* **DOCUMENT EXCERPT**:
>>>

When array data from XRD measurements is added to the archives, the loading time increases as the archives become heavier (especially in the case of RSM which stores multiple 2D arrays). One solution is to use an auxiliary file to offload the heavy data and only save references to the auxiliary files in the archives.

To implement, we can use .h5 files to store the data and make references to the offloaded datasets using HDF5Reference. Additionally, we can also generate a nexus .nx file instead of .h5 file. Nexus file uses the .h5 file as the base file type and validates the data with the data models built by the Nexus community.

The current plots are generated using Plotly. The .json files containing the plot data is also being stored in the archive. This also needs to be offloaded to make the archives lighter. Using H5WebAnnotations of NOMAD, we can leverage the H5Web to generate plots from the .h5 or .nx files.

To this end, the following steps are needed

  • Use HDF5Reference as the type of the Quantity for array data: intensity, two_theta, q_parallel, q_perpendicular, q_norm, omega, phi, chi.

<<<

* **SET TASKS**:
[1] Copy out the stretch from "To this end, the" through "omega, phi, chi." in the note on offloading XRD data.
[2] Summarize the note on offloading XRD data in two sentences.

* **DATA LINES**:
>>>

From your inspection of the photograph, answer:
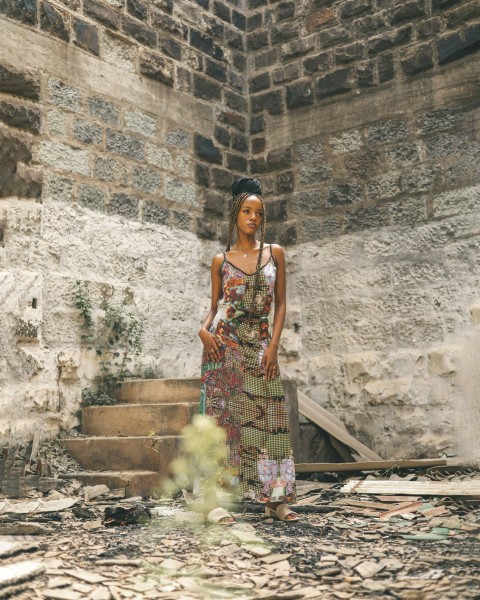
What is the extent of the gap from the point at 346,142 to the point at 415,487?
9.97 ft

<<<

* **SOLUTION LIST**:
[1]
To this end, the following steps are needed

  • Use HDF5Reference as the type of the Quantity for array data: intensity, two_theta, q_parallel, q_perpendicular, q_norm, omega, phi, chi.

[2] Adding XRD array data to the archives makes them heavier and slows loading, so the heavy data can be moved to auxiliary .h5 or Nexus .nx files and referenced through HDF5Reference. The Plotly plot data stored as .json files in the archive also needs to be offloaded, and NOMAD's H5WebAnnotations can let H5Web generate plots from the .h5 or .nx files.